_What the task requires:_
Reproduce all of the records below word for word, leaving out the pictures.
= = =
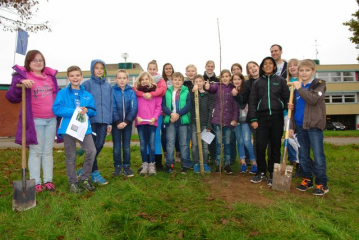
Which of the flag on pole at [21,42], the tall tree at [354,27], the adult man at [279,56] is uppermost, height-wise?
the tall tree at [354,27]

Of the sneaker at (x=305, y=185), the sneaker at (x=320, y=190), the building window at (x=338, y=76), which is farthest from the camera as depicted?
the building window at (x=338, y=76)

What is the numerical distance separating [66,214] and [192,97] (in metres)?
3.46

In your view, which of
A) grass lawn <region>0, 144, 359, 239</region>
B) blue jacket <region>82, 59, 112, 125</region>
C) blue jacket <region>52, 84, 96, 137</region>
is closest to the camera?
grass lawn <region>0, 144, 359, 239</region>

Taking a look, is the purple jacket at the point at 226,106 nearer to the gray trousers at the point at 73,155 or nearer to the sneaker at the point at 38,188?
the gray trousers at the point at 73,155

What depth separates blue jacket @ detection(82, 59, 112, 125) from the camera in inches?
186

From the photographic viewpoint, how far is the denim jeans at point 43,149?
417 cm

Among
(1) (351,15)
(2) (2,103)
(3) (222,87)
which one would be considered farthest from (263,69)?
(2) (2,103)

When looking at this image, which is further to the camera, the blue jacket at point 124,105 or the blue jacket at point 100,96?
the blue jacket at point 124,105

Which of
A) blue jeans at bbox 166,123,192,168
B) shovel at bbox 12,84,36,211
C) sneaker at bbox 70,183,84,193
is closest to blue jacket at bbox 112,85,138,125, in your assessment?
blue jeans at bbox 166,123,192,168

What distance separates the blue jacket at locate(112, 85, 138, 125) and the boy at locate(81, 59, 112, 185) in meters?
0.17

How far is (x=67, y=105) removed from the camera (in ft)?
14.0

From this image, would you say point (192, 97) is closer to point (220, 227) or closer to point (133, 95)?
point (133, 95)

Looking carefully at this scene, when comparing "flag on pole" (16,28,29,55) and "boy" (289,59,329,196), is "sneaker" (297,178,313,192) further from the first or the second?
"flag on pole" (16,28,29,55)

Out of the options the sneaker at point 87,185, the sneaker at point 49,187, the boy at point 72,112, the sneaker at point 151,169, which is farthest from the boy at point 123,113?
the sneaker at point 49,187
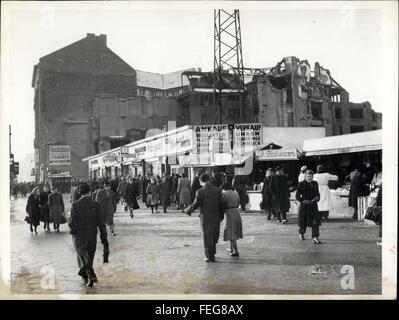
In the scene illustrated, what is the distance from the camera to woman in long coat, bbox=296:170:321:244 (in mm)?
6727

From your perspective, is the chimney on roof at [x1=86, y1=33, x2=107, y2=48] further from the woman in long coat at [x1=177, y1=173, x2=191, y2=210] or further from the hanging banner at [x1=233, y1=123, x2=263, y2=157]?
the woman in long coat at [x1=177, y1=173, x2=191, y2=210]

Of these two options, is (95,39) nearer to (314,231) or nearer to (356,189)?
(314,231)

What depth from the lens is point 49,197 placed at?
833 centimetres

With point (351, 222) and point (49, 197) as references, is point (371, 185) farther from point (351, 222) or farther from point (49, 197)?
point (49, 197)

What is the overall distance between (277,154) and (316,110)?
3.91 meters

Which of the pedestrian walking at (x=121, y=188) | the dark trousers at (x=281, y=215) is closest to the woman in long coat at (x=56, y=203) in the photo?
the pedestrian walking at (x=121, y=188)

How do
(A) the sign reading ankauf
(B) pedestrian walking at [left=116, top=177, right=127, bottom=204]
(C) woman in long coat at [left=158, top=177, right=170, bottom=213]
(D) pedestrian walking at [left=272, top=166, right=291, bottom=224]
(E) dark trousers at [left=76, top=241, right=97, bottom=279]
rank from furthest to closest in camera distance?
(C) woman in long coat at [left=158, top=177, right=170, bottom=213] → (A) the sign reading ankauf → (B) pedestrian walking at [left=116, top=177, right=127, bottom=204] → (D) pedestrian walking at [left=272, top=166, right=291, bottom=224] → (E) dark trousers at [left=76, top=241, right=97, bottom=279]

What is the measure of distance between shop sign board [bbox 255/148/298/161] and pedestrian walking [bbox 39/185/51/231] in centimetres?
402

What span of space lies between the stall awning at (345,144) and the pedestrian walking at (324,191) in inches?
27.3

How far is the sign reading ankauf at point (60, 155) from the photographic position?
867 cm

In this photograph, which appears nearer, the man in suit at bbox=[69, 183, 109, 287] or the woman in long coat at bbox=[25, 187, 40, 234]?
the man in suit at bbox=[69, 183, 109, 287]

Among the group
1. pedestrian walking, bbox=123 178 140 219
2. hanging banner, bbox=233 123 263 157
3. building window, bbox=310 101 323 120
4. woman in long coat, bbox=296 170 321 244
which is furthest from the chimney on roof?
building window, bbox=310 101 323 120

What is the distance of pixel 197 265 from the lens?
589 cm

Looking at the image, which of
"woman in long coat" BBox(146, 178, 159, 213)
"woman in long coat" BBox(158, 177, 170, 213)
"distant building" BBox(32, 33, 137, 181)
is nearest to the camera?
= = =
_Complete output:_
Which of the flag on pole at [21,42], the tall tree at [354,27], the adult man at [279,56] is uppermost, height-wise?
the tall tree at [354,27]

Of the sneaker at (x=305, y=185), the sneaker at (x=320, y=190), the building window at (x=338, y=76), which is farthest from the camera as depicted?
the building window at (x=338, y=76)

What is the numerical distance separating [66,214] and [192,97] (in metres)?
3.46

In your view, which of
A) grass lawn <region>0, 144, 359, 239</region>
B) blue jacket <region>82, 59, 112, 125</region>
C) blue jacket <region>52, 84, 96, 137</region>
is closest to the camera?
grass lawn <region>0, 144, 359, 239</region>

Taking a look, is the purple jacket at the point at 226,106 nearer to the gray trousers at the point at 73,155 or nearer to the sneaker at the point at 38,188?
the gray trousers at the point at 73,155

What depth separates blue jacket @ detection(82, 59, 112, 125) from the camera in inches?
186

From the photographic viewpoint, how far is the denim jeans at point 43,149?
417 cm

Among
(1) (351,15)
(2) (2,103)
(3) (222,87)
which one would be considered farthest from (263,69)?
(2) (2,103)

When looking at this image, which is further to the camera, the blue jacket at point 124,105 or the blue jacket at point 100,96?
the blue jacket at point 124,105

Which of
A) blue jeans at bbox 166,123,192,168
B) shovel at bbox 12,84,36,211
C) sneaker at bbox 70,183,84,193
is closest to blue jacket at bbox 112,85,138,125, in your assessment?
blue jeans at bbox 166,123,192,168

What distance separates the blue jacket at locate(112, 85, 138, 125) and the boy at locate(81, 59, 112, 185) in meters?
0.17

How far is (x=67, y=105) removed from the camera (in ft)?
14.0

From this image, would you say point (192, 97) is closer to point (220, 227) or closer to point (133, 95)?
point (133, 95)

Looking carefully at this scene, when comparing "flag on pole" (16,28,29,55) and "boy" (289,59,329,196), is "sneaker" (297,178,313,192) further from the first or the second?
"flag on pole" (16,28,29,55)

Out of the options the sneaker at point 87,185, the sneaker at point 49,187, the boy at point 72,112, the sneaker at point 151,169, which is farthest from the boy at point 123,113?
the sneaker at point 49,187
In the scene illustrated, what is the distance from the camera to woman in long coat, bbox=296:170:321:244 (in mm)?
6727

From your perspective, is the chimney on roof at [x1=86, y1=33, x2=107, y2=48] further from the woman in long coat at [x1=177, y1=173, x2=191, y2=210] or further from the hanging banner at [x1=233, y1=123, x2=263, y2=157]?
the woman in long coat at [x1=177, y1=173, x2=191, y2=210]

Of these two options, is (95,39) nearer to (314,231) or nearer to (356,189)?
(314,231)

What depth from the lens is point 49,197 placed at?
833 centimetres

With point (351, 222) and point (49, 197) as references, is point (371, 185) farther from point (351, 222) or farther from point (49, 197)?
point (49, 197)

What is the overall distance between (277,154) and (316,110)?
3.91 meters

Which of the pedestrian walking at (x=121, y=188) | the dark trousers at (x=281, y=215) is closest to the woman in long coat at (x=56, y=203) in the photo?
the pedestrian walking at (x=121, y=188)

How do
(A) the sign reading ankauf
(B) pedestrian walking at [left=116, top=177, right=127, bottom=204]
(C) woman in long coat at [left=158, top=177, right=170, bottom=213]
(D) pedestrian walking at [left=272, top=166, right=291, bottom=224]
(E) dark trousers at [left=76, top=241, right=97, bottom=279]
rank from furthest to closest in camera distance?
(C) woman in long coat at [left=158, top=177, right=170, bottom=213] → (A) the sign reading ankauf → (B) pedestrian walking at [left=116, top=177, right=127, bottom=204] → (D) pedestrian walking at [left=272, top=166, right=291, bottom=224] → (E) dark trousers at [left=76, top=241, right=97, bottom=279]

What is the measure of distance between shop sign board [bbox 255/148/298/161] and pedestrian walking [bbox 39/185/51/231] in centimetres?
402

What span of space lies between the stall awning at (345,144) and the pedestrian walking at (324,191) in inches?
27.3

How far is the sign reading ankauf at point (60, 155) from the photographic position?
867 cm

In this photograph, which appears nearer, the man in suit at bbox=[69, 183, 109, 287] or the woman in long coat at bbox=[25, 187, 40, 234]?
the man in suit at bbox=[69, 183, 109, 287]

Among the group
1. pedestrian walking, bbox=123 178 140 219
2. hanging banner, bbox=233 123 263 157
3. building window, bbox=310 101 323 120
4. woman in long coat, bbox=296 170 321 244
which is furthest from the chimney on roof?
building window, bbox=310 101 323 120

What is the distance of pixel 197 265 from the lens?
589 cm

Looking at the image, which of
"woman in long coat" BBox(146, 178, 159, 213)
"woman in long coat" BBox(158, 177, 170, 213)
"distant building" BBox(32, 33, 137, 181)
is nearest to the camera?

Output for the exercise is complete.